TN Congressman proposes impeaching President Trump

President Donald Trump speaks to supporters in Nashville (SOURCE: NBC)
President Donald Trump speaks to supporters in Nashville (SOURCE: NBC)

WASHINGTON, D.C. (WMC) - Tennessee Congressman Steve Cohen announced that he plans to introduce articles of impeachment against President Donald Trump as soon as he returns to Congress.

The impeachment effort is in response to Trump's comments about the white nationalist rally in Charlottesville, Virginia.

"Part of his oath of office is to take care that the laws are executed appropriately, carried out, if he can't even identify domestic terrorists and equates them with American protesters of anti-American values, he is not capable of leading us," Cohen said. "There's nothing more important than democracy, and democracy is at risk with this man as President. He doesn't understand America, he doesn't understand his job as President. He's morally, ethically and intellectually incapable of being president of the United State of America."

Cohen said Trump should be impeached for not unequivocally condemning actions by neo-Nazis, white nationalists, and Klansmen after a national tragedy.

"Instead of unequivocally condemning hateful actions by neo-Nazis, white nationalists and Klansmen following a national tragedy, the President said 'there were very fine people on both sides.' There are no good Nazis. There are no good Klansmen," Cohen said. "With the President's abject failure of leadership...I had no choice but to introduce these articles of impeachment."

Click here to watch Cohen explain why he thinks impeachment is necessary.

Cohen goes on to compare the events to the Holocaust, citing that white nationalists in Charlottesville chanted the Nazi slogan, "blood and soil," as well as, "Jews will not replace us."

"None of the marchers spewing such verbiage could be considered 'very fine people' as the President suggested," Cohen said.

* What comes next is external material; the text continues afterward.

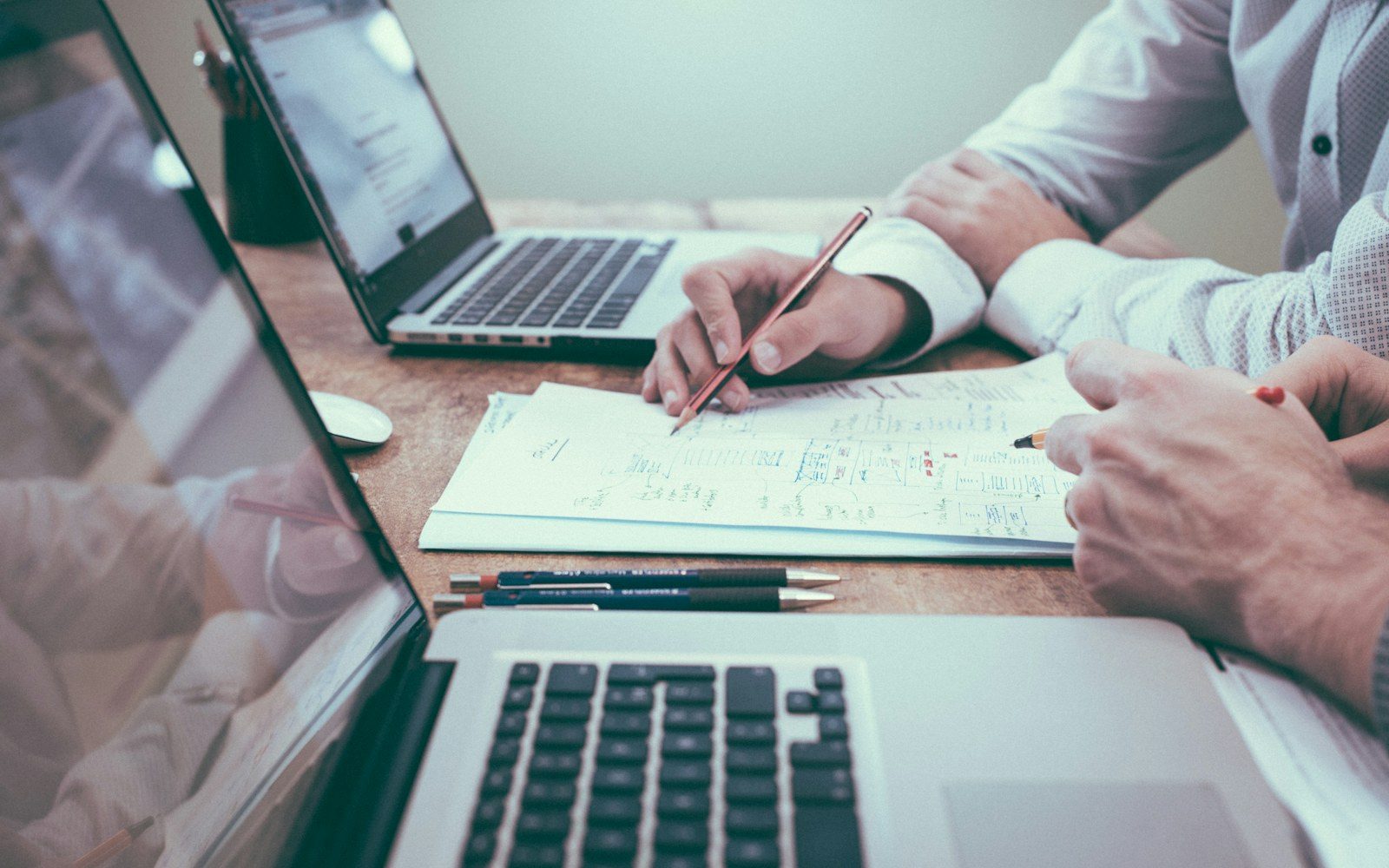 People planning together with notes and laptops on a desk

When asked if these things are impeachable offenses for a President, Cohen said the founding documents of our country are not specific on what are impeachable offenses. He said if half of the Congress votes to impeach and 66 percent of the Senate votes to convict, the President could be impeached for jaywalking.

Despite his vigor, Cohen admits it's currently an uphill battle to get the votes required to impeach Trump.

However, Cohen said he believes the tide is turning against Trump and those who defend his actions. He said he expects Democrats to win some Congressional seats in the next election.

"If we [Democrats] get a majority, impeachment will be a front line issue in 2019. If we don't get a majority, but make major gains, the Republicans will see the writing on the wall for 2020 and they will initiate impeachment to get Trump out, put Pence in, and hopefully save their rear ends," Cohen said.

One Tennessee Republican condemned Trump on Thursday by saying he had not shown that he "understands what has made this nation great."

As for the Confederate monuments in Memphis, Cohen supports removing the monuments. He said Mayor Jim Strickland and City Council both approved removing the monuments. However, the law gives the final say of moving Memphis' Confederate monuments to a board. Cohen said since Governor Bill Haslam appoints the members of that board, he is to blame for the monuments still being up.

Cohen said Haslam should go to the board and get them to vote in favor of removing the monuments.

Cohen's full statement on the release of articles of impeachment is below:

"I have expressed great concerns about President Trump's ability to lead our country in the Resolution of No Confidence (H.Res. 456) that I introduced in July with 29 of my colleagues; however, after the President's comments on Saturday, August 12 and again on Tuesday, August 15 in response to the horrific events in Charlottesville, I believe the President should be impeached and removed from office. Instead of unequivocally condemning hateful actions by neo-Nazis, white nationalists and Klansmen following a national tragedy, the President said 'there were very fine people on both sides.' There are no good Nazis. There are no good Klansmen."